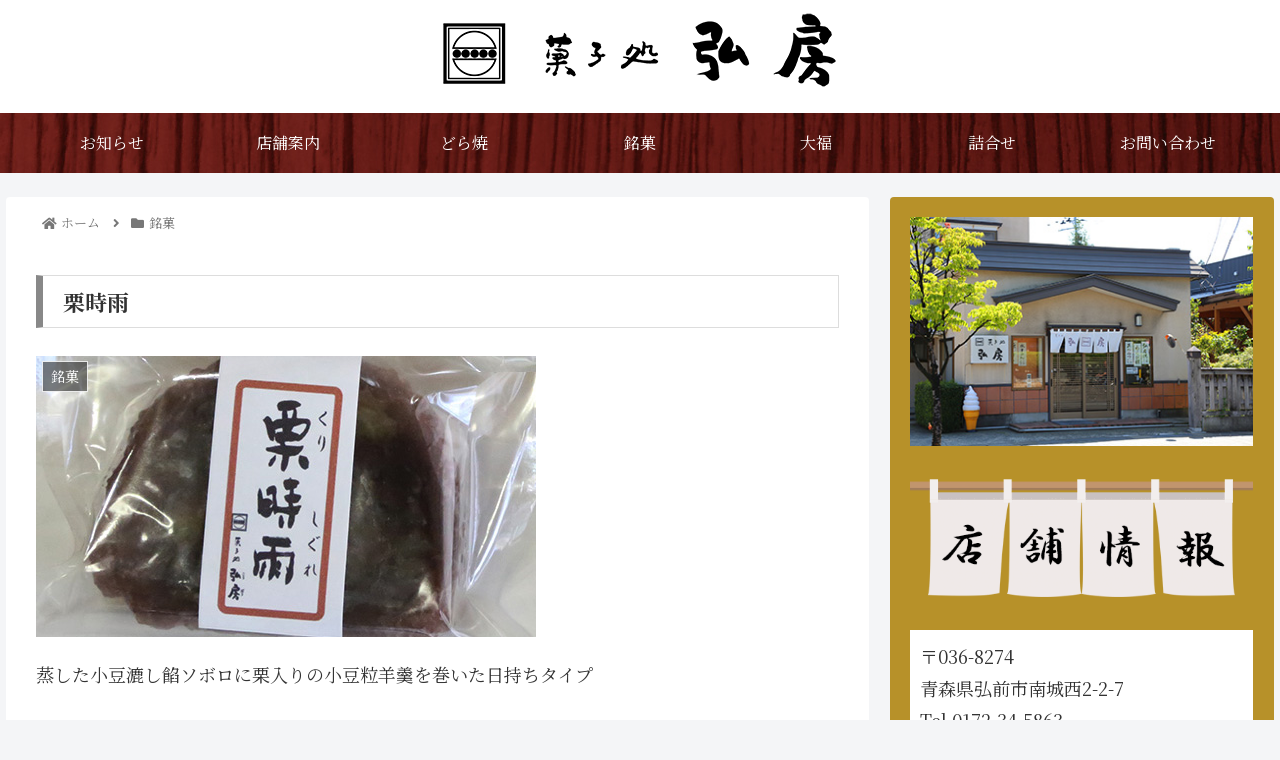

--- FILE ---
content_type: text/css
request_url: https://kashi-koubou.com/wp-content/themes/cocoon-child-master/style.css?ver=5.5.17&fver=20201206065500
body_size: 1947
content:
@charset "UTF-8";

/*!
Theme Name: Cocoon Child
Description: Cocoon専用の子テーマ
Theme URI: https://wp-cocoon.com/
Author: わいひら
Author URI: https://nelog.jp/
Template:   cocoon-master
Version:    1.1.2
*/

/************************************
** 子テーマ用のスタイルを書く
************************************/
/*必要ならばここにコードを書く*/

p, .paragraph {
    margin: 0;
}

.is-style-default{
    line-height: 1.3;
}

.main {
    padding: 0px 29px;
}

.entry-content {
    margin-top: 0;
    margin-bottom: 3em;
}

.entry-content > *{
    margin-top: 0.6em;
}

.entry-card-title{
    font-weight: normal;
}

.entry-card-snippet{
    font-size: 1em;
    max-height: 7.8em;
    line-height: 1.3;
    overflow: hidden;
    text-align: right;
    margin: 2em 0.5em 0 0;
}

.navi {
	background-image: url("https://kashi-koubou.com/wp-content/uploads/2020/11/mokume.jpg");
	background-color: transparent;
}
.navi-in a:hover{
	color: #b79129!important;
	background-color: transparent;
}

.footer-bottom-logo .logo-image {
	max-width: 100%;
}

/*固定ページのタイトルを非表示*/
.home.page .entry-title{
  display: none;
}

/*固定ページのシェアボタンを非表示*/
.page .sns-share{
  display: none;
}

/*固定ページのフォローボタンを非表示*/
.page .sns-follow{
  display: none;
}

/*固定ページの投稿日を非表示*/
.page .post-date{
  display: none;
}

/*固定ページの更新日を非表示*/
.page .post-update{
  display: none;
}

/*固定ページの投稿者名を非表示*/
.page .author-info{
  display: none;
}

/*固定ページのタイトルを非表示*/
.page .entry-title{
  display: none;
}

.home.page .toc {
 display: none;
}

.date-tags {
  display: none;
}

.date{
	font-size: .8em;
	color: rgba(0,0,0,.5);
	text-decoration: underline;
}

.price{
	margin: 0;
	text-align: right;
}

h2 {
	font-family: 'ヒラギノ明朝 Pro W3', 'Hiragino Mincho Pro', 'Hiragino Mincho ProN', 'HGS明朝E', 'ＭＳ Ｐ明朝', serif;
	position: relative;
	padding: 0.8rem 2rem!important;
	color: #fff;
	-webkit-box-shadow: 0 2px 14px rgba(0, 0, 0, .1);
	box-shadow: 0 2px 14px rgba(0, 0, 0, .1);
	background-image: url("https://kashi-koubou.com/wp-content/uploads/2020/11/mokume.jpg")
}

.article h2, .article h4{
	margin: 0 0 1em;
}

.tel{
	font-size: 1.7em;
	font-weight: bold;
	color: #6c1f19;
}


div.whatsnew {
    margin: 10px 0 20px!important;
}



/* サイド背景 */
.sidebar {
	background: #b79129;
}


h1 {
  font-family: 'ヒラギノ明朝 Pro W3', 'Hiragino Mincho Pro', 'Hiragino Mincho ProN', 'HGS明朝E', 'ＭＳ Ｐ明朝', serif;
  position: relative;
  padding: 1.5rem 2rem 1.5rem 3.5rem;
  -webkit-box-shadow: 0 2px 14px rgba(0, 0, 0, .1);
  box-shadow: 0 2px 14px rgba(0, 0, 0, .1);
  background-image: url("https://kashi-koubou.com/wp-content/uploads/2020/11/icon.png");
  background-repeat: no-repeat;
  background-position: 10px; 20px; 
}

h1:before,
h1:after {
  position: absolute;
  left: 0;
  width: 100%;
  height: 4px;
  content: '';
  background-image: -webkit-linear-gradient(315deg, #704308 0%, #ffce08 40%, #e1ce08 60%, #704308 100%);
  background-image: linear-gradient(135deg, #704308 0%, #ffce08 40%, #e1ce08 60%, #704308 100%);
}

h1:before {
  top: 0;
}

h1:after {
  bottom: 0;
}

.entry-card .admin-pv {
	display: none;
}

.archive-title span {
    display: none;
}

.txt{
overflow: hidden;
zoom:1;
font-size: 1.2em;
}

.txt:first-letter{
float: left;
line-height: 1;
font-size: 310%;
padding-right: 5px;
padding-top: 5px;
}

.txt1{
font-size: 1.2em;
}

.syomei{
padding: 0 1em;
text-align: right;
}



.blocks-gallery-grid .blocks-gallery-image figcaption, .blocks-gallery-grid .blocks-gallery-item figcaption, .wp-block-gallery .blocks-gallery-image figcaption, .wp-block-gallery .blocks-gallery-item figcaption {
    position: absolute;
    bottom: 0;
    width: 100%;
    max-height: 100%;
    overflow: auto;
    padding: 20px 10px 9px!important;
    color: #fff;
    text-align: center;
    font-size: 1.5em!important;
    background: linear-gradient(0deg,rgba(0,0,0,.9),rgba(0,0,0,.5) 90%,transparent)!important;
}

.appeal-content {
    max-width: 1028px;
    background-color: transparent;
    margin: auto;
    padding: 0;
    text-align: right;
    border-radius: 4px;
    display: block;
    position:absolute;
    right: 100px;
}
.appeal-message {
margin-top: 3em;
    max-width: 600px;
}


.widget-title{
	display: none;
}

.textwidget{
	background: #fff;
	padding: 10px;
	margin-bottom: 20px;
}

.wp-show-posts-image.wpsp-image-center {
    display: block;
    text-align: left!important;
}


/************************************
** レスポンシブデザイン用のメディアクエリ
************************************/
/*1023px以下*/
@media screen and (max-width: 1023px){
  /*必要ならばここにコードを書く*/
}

*WHAT YOU SHOULD DO*.
Check every line of the data for the string "Mincho". Give the number of lines that have it, and only that.

*OUTPUT BELOW*.
2